The .getxfer command is used to initiate a data transfer from the radio’s internal memory to an external device (usually a PC running the OpenTX Companion software or a custom script). It typically retrieves model data, radio settings, or firmware-related binary blobs.
.getxfer is not a standard library function in C, C++, or Python. Instead, it is a command or a method found in specialized debugging and analysis tools—most notably within the volatility framework for memory forensics and certain GDB (GNU Debugger) extensions. The name stands as an abbreviation for "Get Transfer" or "Get Cross-Transfer", referring to the act of retrieving a block of memory that has been moved from one context to another.
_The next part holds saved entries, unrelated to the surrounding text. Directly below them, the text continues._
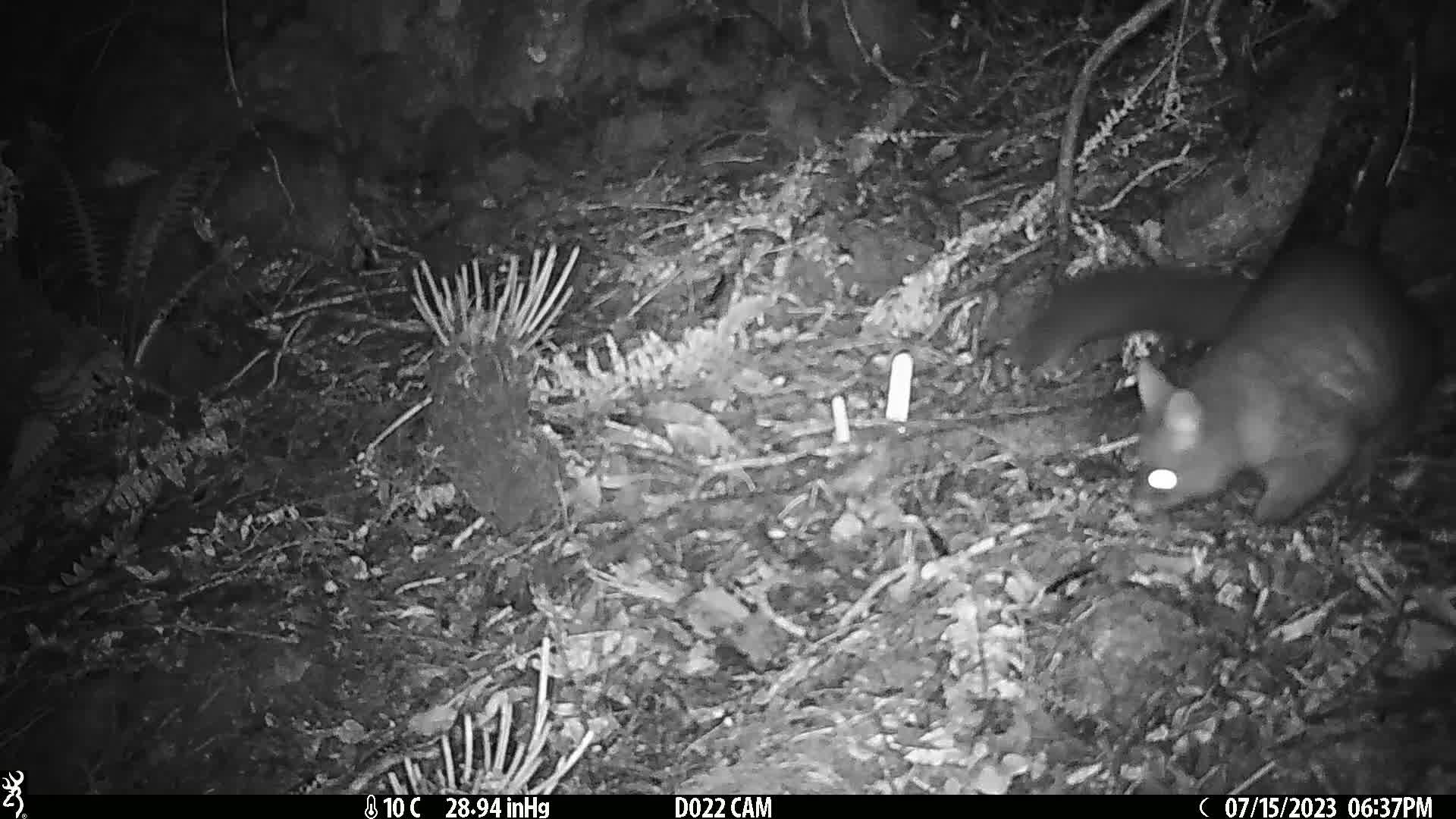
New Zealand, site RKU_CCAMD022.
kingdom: Animalia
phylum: Chordata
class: Mammalia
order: Diprotodontia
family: Phalangeridae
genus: Trichosurus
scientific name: Trichosurus vulpecula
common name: common brushtail possum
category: possum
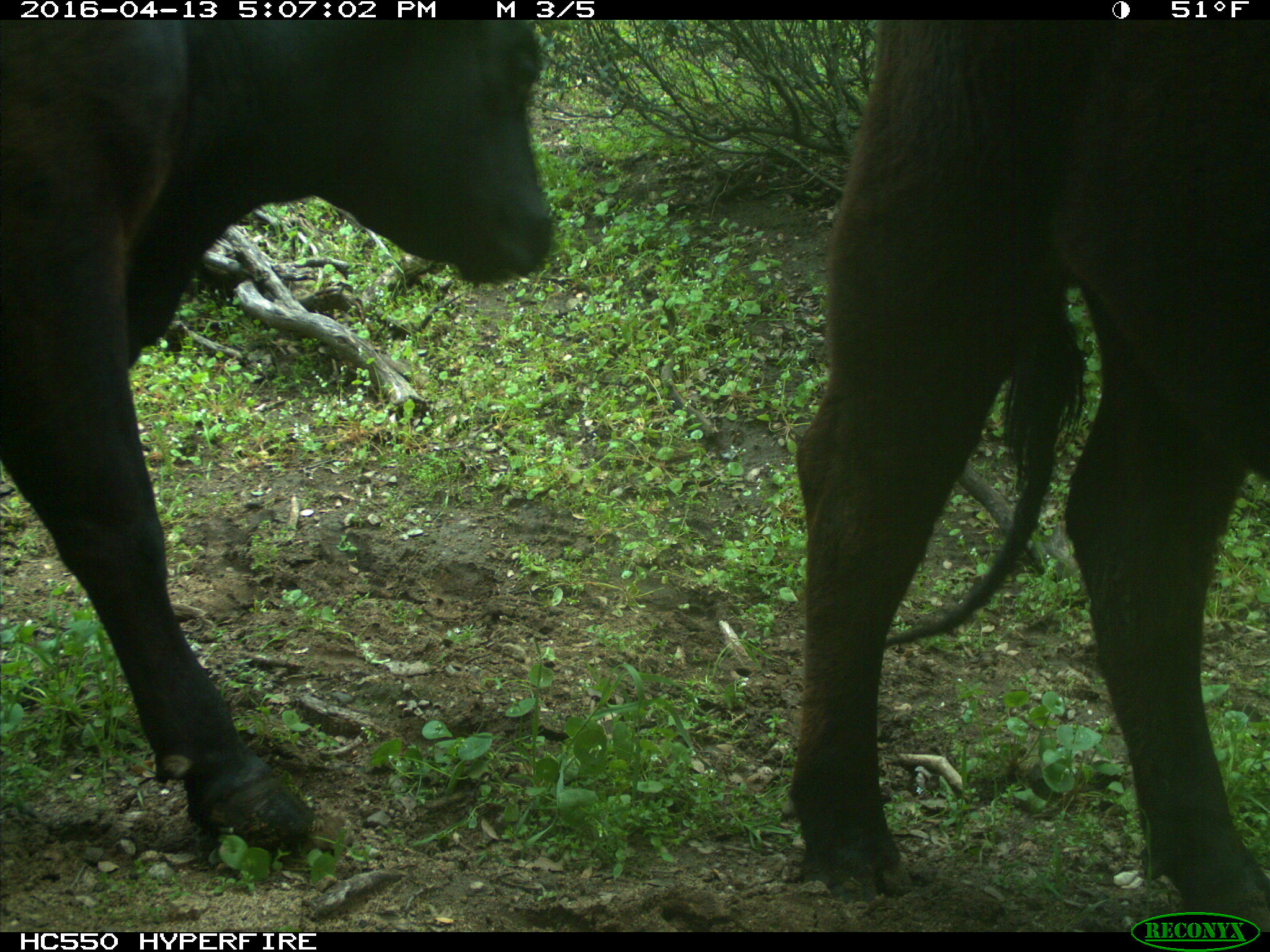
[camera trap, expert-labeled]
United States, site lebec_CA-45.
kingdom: Animalia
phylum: Chordata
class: Mammalia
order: Artiodactyla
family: Bovidae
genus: Bos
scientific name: Bos taurus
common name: domestic cow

In essence, .getxfer allows an analyst to:
While not a universal API, the pattern of .getxfer appears in tooling designed to monitor memcpy, memmove, WriteProcessMemory (Windows), or process_vm_readv (Linux) operations.
The debugger or forensics tool injects a breakpoint or uses dynamic instrumentation (e.g., Intel PIN, Frida, or dtrace) at the entry point of functions like:
Traditional file transfer commands are blind. They either succeed or fail silently. If your network blinks for 500ms, rsync might retry, but you lose visibility.
.getxfer is built for orchestration. It treats a transfer as a first-class object. You don't just move data; you monitor a transaction.